**GIVEN DATA**
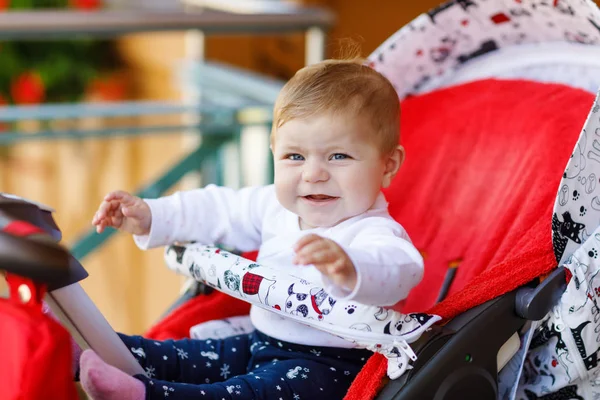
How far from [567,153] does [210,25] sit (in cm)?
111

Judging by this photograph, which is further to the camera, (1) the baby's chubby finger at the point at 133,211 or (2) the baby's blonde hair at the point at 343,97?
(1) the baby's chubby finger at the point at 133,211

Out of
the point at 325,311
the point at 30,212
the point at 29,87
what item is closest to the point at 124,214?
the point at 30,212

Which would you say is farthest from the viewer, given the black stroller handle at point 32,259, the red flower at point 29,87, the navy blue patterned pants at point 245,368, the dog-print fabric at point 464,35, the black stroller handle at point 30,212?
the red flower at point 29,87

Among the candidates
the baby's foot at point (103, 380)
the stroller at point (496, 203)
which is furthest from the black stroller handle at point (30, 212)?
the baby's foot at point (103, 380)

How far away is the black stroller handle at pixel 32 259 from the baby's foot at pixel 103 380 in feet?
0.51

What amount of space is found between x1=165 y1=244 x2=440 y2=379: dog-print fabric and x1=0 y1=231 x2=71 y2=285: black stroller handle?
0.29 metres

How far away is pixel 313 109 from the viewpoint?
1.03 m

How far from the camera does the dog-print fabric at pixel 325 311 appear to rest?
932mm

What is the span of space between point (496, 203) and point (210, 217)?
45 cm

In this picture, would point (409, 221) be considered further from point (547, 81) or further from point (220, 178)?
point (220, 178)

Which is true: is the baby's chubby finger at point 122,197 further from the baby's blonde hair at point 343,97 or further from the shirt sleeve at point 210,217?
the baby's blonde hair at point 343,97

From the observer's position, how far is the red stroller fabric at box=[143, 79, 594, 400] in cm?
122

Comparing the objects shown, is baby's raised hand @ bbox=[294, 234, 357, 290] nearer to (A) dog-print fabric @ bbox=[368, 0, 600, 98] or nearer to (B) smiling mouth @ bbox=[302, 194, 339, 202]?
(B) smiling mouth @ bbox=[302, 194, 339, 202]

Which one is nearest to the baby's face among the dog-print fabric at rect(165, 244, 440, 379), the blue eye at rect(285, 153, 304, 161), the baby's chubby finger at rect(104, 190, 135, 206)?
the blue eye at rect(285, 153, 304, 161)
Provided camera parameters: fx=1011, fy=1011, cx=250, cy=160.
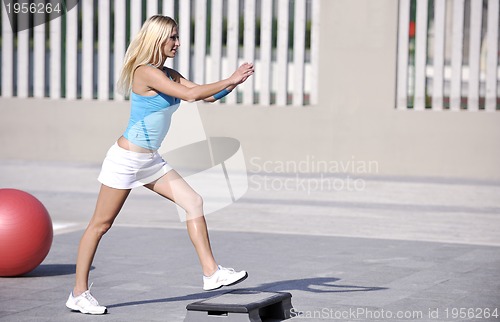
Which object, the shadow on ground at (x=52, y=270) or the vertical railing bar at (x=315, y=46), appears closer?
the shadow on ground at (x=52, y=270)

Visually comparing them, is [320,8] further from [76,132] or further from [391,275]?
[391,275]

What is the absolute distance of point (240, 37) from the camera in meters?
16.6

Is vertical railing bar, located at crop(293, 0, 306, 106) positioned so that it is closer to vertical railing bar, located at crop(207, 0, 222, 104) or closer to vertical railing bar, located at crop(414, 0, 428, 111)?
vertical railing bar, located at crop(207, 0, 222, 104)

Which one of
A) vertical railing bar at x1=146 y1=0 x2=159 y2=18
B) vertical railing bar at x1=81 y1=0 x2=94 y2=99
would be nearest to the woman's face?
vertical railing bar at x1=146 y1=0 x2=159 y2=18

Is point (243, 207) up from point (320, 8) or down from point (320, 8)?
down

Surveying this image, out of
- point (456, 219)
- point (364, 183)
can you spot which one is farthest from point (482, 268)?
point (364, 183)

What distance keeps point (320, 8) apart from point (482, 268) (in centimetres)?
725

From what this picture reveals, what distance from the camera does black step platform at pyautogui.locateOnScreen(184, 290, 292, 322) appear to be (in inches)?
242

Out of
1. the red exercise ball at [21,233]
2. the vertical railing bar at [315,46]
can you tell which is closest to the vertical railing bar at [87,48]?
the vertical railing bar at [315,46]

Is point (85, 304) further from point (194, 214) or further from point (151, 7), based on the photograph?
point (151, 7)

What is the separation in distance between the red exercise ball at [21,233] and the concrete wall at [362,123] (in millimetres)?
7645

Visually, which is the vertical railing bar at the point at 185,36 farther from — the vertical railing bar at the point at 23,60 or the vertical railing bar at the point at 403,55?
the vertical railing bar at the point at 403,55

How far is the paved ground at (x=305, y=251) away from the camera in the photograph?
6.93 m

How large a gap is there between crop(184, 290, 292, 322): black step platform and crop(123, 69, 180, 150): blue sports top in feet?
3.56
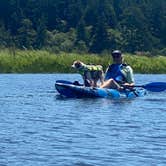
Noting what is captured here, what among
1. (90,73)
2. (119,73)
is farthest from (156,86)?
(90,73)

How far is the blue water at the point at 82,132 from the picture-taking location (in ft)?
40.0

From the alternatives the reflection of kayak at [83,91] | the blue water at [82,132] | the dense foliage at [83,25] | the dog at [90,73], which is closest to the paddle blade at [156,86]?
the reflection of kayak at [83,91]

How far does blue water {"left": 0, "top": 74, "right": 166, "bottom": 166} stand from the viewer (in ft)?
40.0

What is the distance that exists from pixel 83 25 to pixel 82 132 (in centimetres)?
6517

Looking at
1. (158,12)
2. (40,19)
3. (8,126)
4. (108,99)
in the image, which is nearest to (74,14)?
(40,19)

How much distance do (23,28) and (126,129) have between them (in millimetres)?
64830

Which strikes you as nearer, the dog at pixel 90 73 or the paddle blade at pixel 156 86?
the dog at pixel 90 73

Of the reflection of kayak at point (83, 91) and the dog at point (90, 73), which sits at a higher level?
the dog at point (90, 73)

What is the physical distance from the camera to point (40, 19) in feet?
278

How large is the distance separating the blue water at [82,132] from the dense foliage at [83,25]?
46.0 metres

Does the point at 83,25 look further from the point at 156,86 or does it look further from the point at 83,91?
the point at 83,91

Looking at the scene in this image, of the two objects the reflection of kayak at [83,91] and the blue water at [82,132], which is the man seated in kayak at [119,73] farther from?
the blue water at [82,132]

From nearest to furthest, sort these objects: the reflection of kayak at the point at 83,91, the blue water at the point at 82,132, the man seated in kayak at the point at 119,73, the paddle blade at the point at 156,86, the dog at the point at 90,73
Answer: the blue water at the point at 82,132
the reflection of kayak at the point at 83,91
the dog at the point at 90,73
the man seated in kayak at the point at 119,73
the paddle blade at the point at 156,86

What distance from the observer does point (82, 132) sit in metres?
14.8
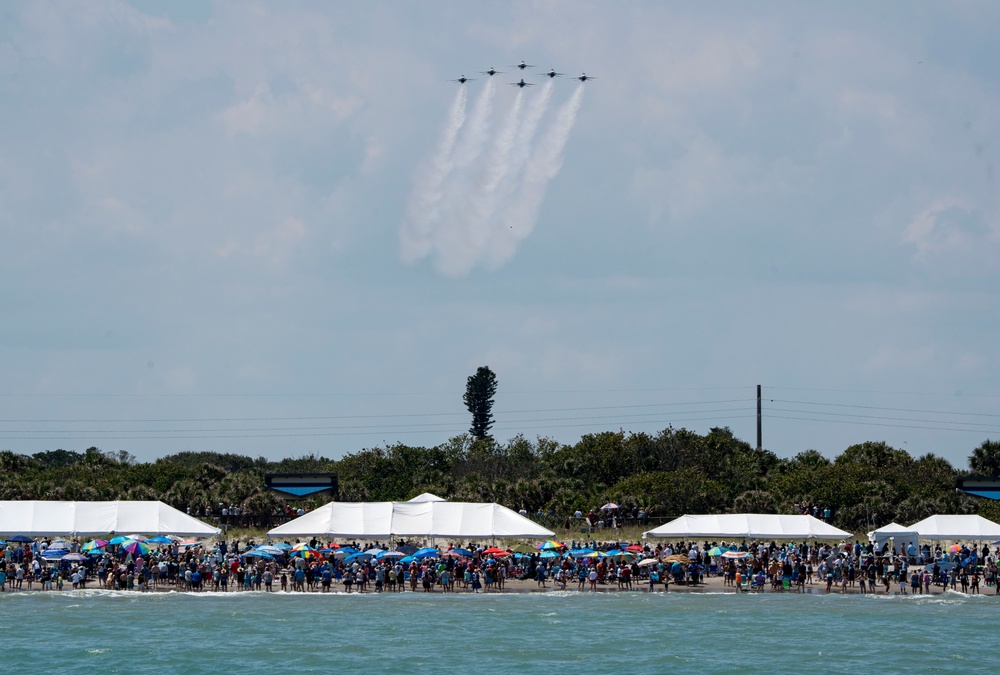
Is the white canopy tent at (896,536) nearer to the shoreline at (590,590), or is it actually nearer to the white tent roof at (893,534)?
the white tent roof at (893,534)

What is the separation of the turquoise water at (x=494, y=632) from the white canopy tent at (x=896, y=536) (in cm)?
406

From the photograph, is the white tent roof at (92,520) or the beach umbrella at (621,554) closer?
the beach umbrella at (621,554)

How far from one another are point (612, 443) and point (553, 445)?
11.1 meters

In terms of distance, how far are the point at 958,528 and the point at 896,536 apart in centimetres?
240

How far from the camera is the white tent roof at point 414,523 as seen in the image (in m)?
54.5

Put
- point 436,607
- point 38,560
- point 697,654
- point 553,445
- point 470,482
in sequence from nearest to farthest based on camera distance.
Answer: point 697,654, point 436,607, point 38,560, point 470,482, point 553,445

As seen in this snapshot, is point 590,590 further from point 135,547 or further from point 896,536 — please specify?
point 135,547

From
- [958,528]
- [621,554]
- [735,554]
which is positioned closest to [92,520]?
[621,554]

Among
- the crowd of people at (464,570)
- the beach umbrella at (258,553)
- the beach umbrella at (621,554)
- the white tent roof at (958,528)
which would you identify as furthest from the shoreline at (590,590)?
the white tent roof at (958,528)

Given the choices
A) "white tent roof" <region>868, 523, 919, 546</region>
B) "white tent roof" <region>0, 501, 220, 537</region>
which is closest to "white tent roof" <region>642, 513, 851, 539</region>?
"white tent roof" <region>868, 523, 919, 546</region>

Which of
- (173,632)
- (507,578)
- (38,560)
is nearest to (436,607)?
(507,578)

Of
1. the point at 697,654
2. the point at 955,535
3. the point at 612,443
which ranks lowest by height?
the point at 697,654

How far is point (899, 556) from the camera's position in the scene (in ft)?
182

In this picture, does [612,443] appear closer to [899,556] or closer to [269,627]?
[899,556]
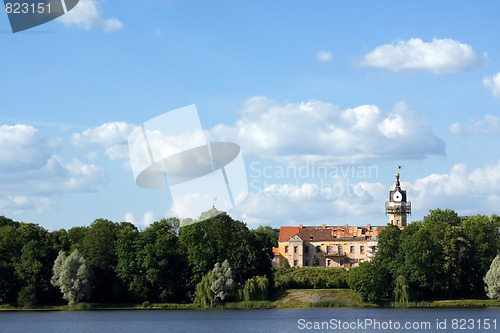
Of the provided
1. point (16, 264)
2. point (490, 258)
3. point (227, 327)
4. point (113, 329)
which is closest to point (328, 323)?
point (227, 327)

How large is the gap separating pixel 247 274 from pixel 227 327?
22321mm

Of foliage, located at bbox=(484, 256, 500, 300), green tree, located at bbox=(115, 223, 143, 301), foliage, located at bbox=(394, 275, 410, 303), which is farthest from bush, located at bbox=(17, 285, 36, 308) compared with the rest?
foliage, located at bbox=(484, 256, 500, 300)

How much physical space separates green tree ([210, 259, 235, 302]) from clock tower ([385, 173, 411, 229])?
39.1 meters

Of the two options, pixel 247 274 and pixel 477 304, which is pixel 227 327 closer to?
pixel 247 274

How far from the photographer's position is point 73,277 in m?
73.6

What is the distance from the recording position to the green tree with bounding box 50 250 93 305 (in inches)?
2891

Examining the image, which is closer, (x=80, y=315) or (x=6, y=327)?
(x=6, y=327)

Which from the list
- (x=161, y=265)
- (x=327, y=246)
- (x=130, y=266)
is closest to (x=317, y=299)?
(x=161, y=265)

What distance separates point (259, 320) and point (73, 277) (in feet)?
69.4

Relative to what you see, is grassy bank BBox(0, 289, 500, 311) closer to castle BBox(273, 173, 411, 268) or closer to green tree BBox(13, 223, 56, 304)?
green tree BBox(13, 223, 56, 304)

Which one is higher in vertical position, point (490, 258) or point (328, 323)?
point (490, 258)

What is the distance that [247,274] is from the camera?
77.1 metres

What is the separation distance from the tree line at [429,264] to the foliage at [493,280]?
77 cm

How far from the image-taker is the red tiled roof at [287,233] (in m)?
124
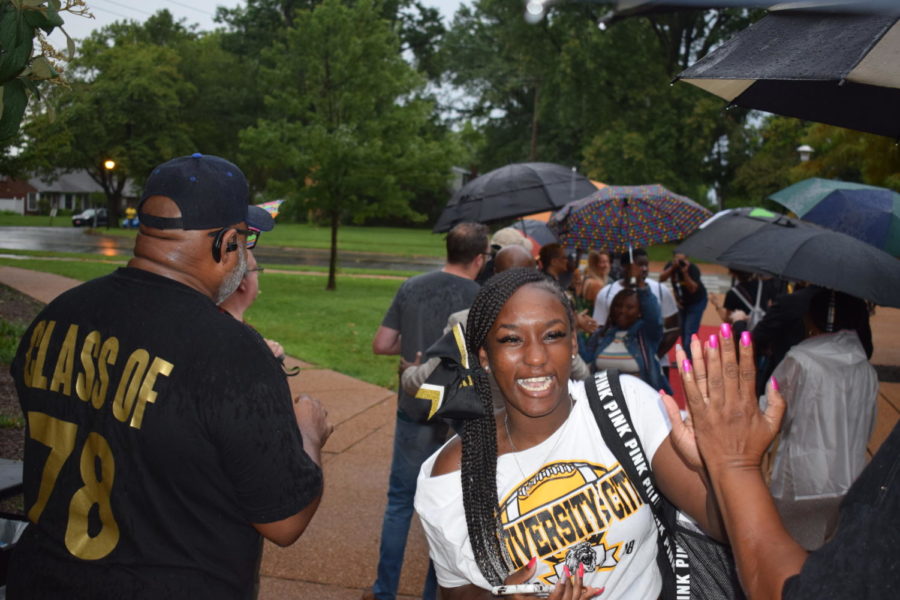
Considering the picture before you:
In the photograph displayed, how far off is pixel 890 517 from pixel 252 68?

**WHAT TO DO**
Replace "black stroller handle" with "dark stroller grip" in the lines from the start of the records through the line holding "0.29 metres", inclusive, and change nothing else. Leave the pictures out of your answer.

**SOLUTION TO THE EXERCISE**
How far from [567,153] does [210,25] sit (in cm)?
111

Judging by this photograph, which is further to the camera, (1) the baby's chubby finger at the point at 133,211 or (2) the baby's blonde hair at the point at 343,97?
(1) the baby's chubby finger at the point at 133,211

Out of
the point at 325,311
the point at 30,212
the point at 29,87
what item is closest to the point at 124,214?
the point at 30,212

Which would you say is farthest from the viewer, given the dark stroller grip at point 32,259, the red flower at point 29,87, the navy blue patterned pants at point 245,368, the dog-print fabric at point 464,35, the dark stroller grip at point 30,212?
the red flower at point 29,87

Among the candidates
the baby's foot at point (103, 380)
the stroller at point (496, 203)
which is furthest from the dark stroller grip at point (30, 212)?
the baby's foot at point (103, 380)

How far away is the dark stroller grip at pixel 32 259 from the baby's foot at pixel 103 380 in feet?
0.51

What amount of space is found between x1=165 y1=244 x2=440 y2=379: dog-print fabric and x1=0 y1=231 x2=71 y2=285: dark stroller grip?
0.29 metres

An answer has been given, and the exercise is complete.